0

I am XSLT beginner, learning by example and by working on projects. Currently, I am working on creating grouped, nested structure from flat.

Consider this sample xml input:

<root>
    <a>First text</a>
    <b>Text</b>
    <c>More text in c tag</c>
    <d>There is even d tag</d>
    <a>Another "a" test.</a>
    <b>ěščřžýáíéúů</b>
    <b>More b tags</b>
    <c>One followed by c tag</c>
    <a>Last a tag</a>
    <b>This time only with b tag, but this goes on and on</b>
</root>

And this XSLT:

<xsl:stylesheet version="1.0"
  xmlns:xsl="http://www.w3.org/1999/XSL/Transform">
  <xsl:output omit-xml-declaration="yes" indent="yes" method="xml" encoding="utf-8"/>
  <xsl:strip-space elements="*"/>

  <xsl:output method="xml" encoding="utf-8"/>

  <xsl:key name="groupA" match="b|c|d" use="generate-id(preceding-sibling::a[1])" />
  <xsl:key name="groupB" match="c|d" use="generate-id(preceding-sibling::b[1])"/>

  <xsl:template match="node() | @*">
    <xsl:copy>
      <xsl:apply-templates select="node() | @*"/>
    </xsl:copy>
  </xsl:template>

  <xsl:template match="root">
    <wrapperTest>
      <xsl:apply-templates/>
    </wrapperTest>
  </xsl:template>

  <xsl:template match="root">
    <xsl:apply-templates select="@*|a"/>
    <xsl:apply-templates select="@*|b"/>
  </xsl:template>

  <xsl:template match="a">
    <xsl:copy>
      <xsl:apply-templates select="key('groupA', generate-id())" />
    </xsl:copy>
  </xsl:template>
  
  <xsl:template match="b">
    <xsl:copy>
      <xsl:apply-templates select="key('groupB', generate-id())" />
    </xsl:copy>
  </xsl:template>

</xsl:stylesheet>

The expected output is:

<wrapperTest>
    <a>First text
      <b>Text
        <c>More text in c tag</c>
        <d>There is even d tag</d>
      </b>
    </a>
    <a>Another "a" test.
      <b>ěščřžýáíéúů</b>
      <b>More b tags
        <c>One followed by c tag</c>
      </b>
    </a>
    <a>Last a tag
      <b>This time only with b tag, but this goes on and on</b>
    </a>
</wrapperTest>

In the transformation I created are excessive copies created and I have no idea why. I guess that the isuue I am hiting upon is basic in its nature, but I cant figure it out.

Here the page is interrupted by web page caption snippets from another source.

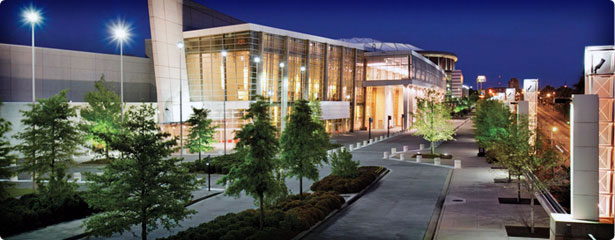Georgia World Congress Center.jpg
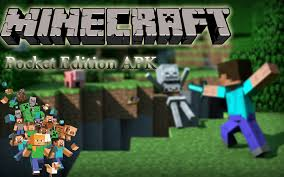 mindcraft pocket edition apk minecraft pocket edition apk free version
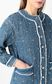 JUST CAVALLI Bomber jacket in quilted denim Coat Woman e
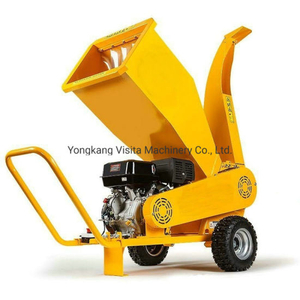 15HP Petrol Engine Wood Chipper Shredder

The only limit for solution is, that preferably it should be in XSLT 1.0 (since the project is incorporated in python script with lxml). In the edge case, when this couldnt be achived with XSLT 1.0, I can accomodate for recent saxon version which removes any limitations ...

I have already looked at answers here, here and others, but most of them use either XSLT 2.0 or are very complicated for a beginner to knive through.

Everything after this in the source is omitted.